Waymo trouble than they’re worth?
Autonomous vehicles may reduce the number of deaths and injuries caused by human drivers, but they also open up entirely new avenues for cyber attacks, the EU has warned.
A report by the European Union Agency for Cybersecurity (ENISA) and the European Commission's Joint Research Centre (JRA) detailed the risks of putting a machine learning-based system in charge of a large metal object hurtling through populated areas.
The agencies described a number of potential attacks, some of which could be carried out by jamming or confusing self-driving car sensors, as well as those that would require sophisticated supply chain hacks to change the vehicle’s on-board software.
Turning a car into a computer
The report titled ‘Cybersecurity Challenges in the Uptake of Artificial Intelligence in Autonomous Driving’ looked at both semi-autonomous and fully-autonomous vehicles, both of which are a potential threat to passengers and pedestrians.
“Sensors may be blinded or jammed,” the report noted. “In this way, the attacker may manipulate the AI model, feed the algorithm with erroneous data or intentionally provide scarce data and thus diminishing the effectiveness of automated decision-making.”
Equally, the car could be subjected to a DDoS-style attack, since “disrupting the communication channels available to an AV makes it essentially blind to the outside world.”
Stickers, alterations, or carefully curated light patterns could confuse an AI-based system, both impacting it immediately, and polluting the larger data pool that the vehicle contributes to.
Another approach attackers could take is to hijack and manipulate a vehicle’s communications channels, giving it incorrect data from road infrastructure or GPS data – often referred to as spoofing.
In one potential attack scenario, the report envisions a world in which “an adversary discovers a remotely exploitable vulnerability in the vehicle’s head unit (HU). The attacker exploits this vulnerability over Internet to compromise remotely the HU of vulnerable vehicles. Once inside the HU, the attacker performs lateral movements gaining access to the in-vehicle network.”
After working their way deeper into the vehicle to take control, the attacker may consider “replacing a braking command emitted when a stop sign is detected, by an acceleration command.”
An even more extreme hack would see an adversary discover a vulnerability and deploy malicious firmware from backend servers. “Malicious OTA (Over-the-air) updates of the AI models could then be executed so that AVs think it is a legitimate one, as it is initiated from a trusted server. The attack might be used to make the AI “blind” for pedestrians, by manipulating for instance the image recognition component in order to misclassify pedestrians.
“This could lead to havoc on the streets, as autonomous cars may hit pedestrians on the road or crosswalks. Given that such OTA updates are being pushed at scale to the entire fleet of vehicles of [a] particular model/brand, it is easy to envisage that the scenario involving the entire fleet may have detrimental safety impact.”
The agencies warned that autonomous vehicle developers currently lack sufficient security knowledge, and that the matter is not a priority for the industry.
They recommended that businesses take a more proactive approach, and conduct regular systematic risk assessments and proactive monitoring.
They also called for audit processes and forensic analysis after incidents, AI security policies across the supply chain, and proper governance.

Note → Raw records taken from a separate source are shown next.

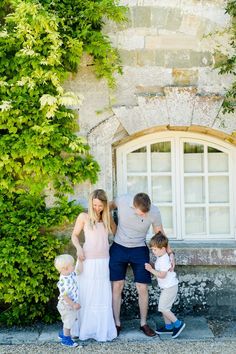 Wilton House family portrait shoot by Lydia Stamps Photography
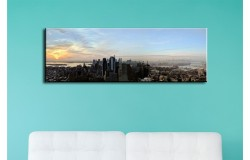 Cities & Architecture Canvas 040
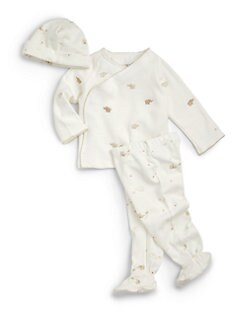 Petit Lem - Infant's Cotton Elephants Three-Piece Set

The report noted that while AI developers, vehicle manufacturers, and components suppliers all need to do more, so does the government. Policy-makers, regulatory bodies, national authorities, and standardization bodies are all highlighted as groups that need to be aware of the risks of AI-controlled vehicles running rampant.
“When an insecure autonomous vehicle crosses the border of an EU Member State, so do its vulnerabilities," Juhan Lepassaar, executive director at the EU Agency for Cybersecurity, said.

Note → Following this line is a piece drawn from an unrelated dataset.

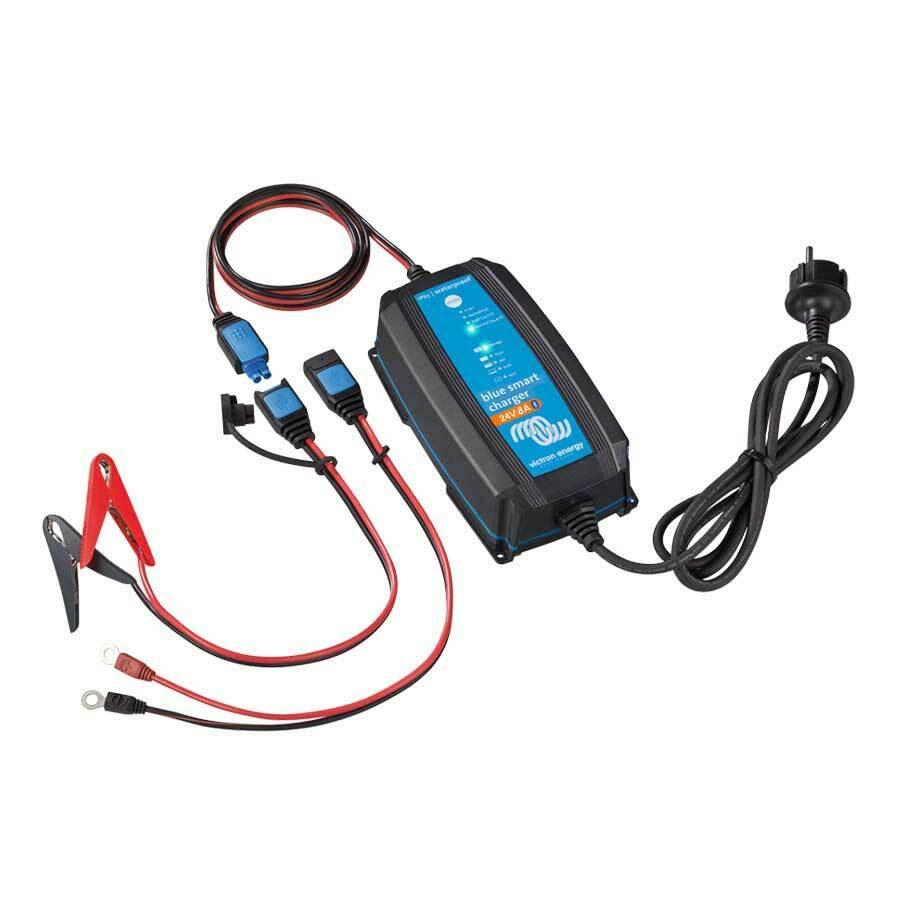 Victron Energy Blue Smart IP65 Ladegerät 24/8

"Security should not come as an afterthought, but should instead be a prerequisite for the trustworthy and reliable deployment of vehicles on Europe’s roads."
Stephen Quest, director-general at JRC, added: “It is important that European regulations ensure that the benefits of autonomous driving will not be counterbalanced by safety risks.
"To support decision-making at EU level, our report aims to increase the understanding of the AI techniques used for autonomous driving as well as the cybersecurity risks connected to them, so that measures can be taken to ensure AI security in autonomous driving.”